Scotland has passed a controversial Bill that many people believe to be a direct threat to free speech. MSPs have backed the Bill, which passed by 82 votes in March 2021.

The legislation seems to combine existing free speech laws and extend protections for groups deemed to be ‘marginalised’ whilst creating a new offence of ‘stirring up hatred’.

The Bill covers all current protected characteristics – including religion, gender, race and sexual orientation – except sex, to protect transgender identity.

There has been a significant backlash to this, from groups from all walks of life. Religious groups, journalists, writers and even police have raised concerns about the impact it could have on freedom of expression.

The Scottish Government reiterated that ‘stirring up hatred’ would only be considered an offence if it was intentional.

This Bill needs to be repealed urgently. The existing laws that Scotland had already provided a satisfactory response to alleged ‘hate speech’ but this law could have dangerous, chilling effects on the future of freedom of speech in Scotland.

One of the more particularly troubling aspects of this bill is the fact that it extends to the home. The previous law had a “dwelling defence” clause, meaning that you could not be prosecuted for alleged hate speech in the privacy of your own home. This new Bill scraps that.

This is a worrying sign. Why should anybody – especially the government – get to decide what can and can’t be said in the privacy of your own home? Is the government the gatekeeper of morality, deciding what can and can’t be said?

Removing protections of the home environment means there is no safe haven for free expression. If I were to say something to somebody in my own home, that the legislation deems at ‘stirring up hatred’, I could be reported and arrested. A line has been clearly crossed. It’s simply too much power for the government to have.

The Christian Institute discussed the Bill.
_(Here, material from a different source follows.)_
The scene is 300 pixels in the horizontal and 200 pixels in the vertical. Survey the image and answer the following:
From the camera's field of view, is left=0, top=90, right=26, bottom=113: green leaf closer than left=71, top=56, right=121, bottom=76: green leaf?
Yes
Video credit: The Christian Institute

Scottish Conservative justice spokesman Liam Kerr said there was “inherent ambiguity” in the language of the legislation, and he is correct. Ambiguity can easily lead to weaponisation.

Another issue that should be addressed is the lack of protection for the characteristic of sex. In a society of self-identification where sex and gender are apparently entirely subjective, malleable and flexible to suit a person’s worldview, the lack of protection for the sex characteristic is a clear indication of the impact transgender ideology and lobbying is having on the Scottish government.

The LGBT community already finds itself in the midst of an ideological civil war, particularly between lesbians and transgender women, where sex and gender are thrown in question.

If a woman (who was born a woman) does not feel comfortable sharing a space where vulnerability is paramount (such as a changing room) with a transgender woman, would she be committing a hate crime? Could she prosecuted for expressing her views on sex?

According to a report by the BBC, 0.5% of adults in Scotland identify as transgender. Why then, should biological sex be relegated to a simple emotion at the expense of the other 99.5%?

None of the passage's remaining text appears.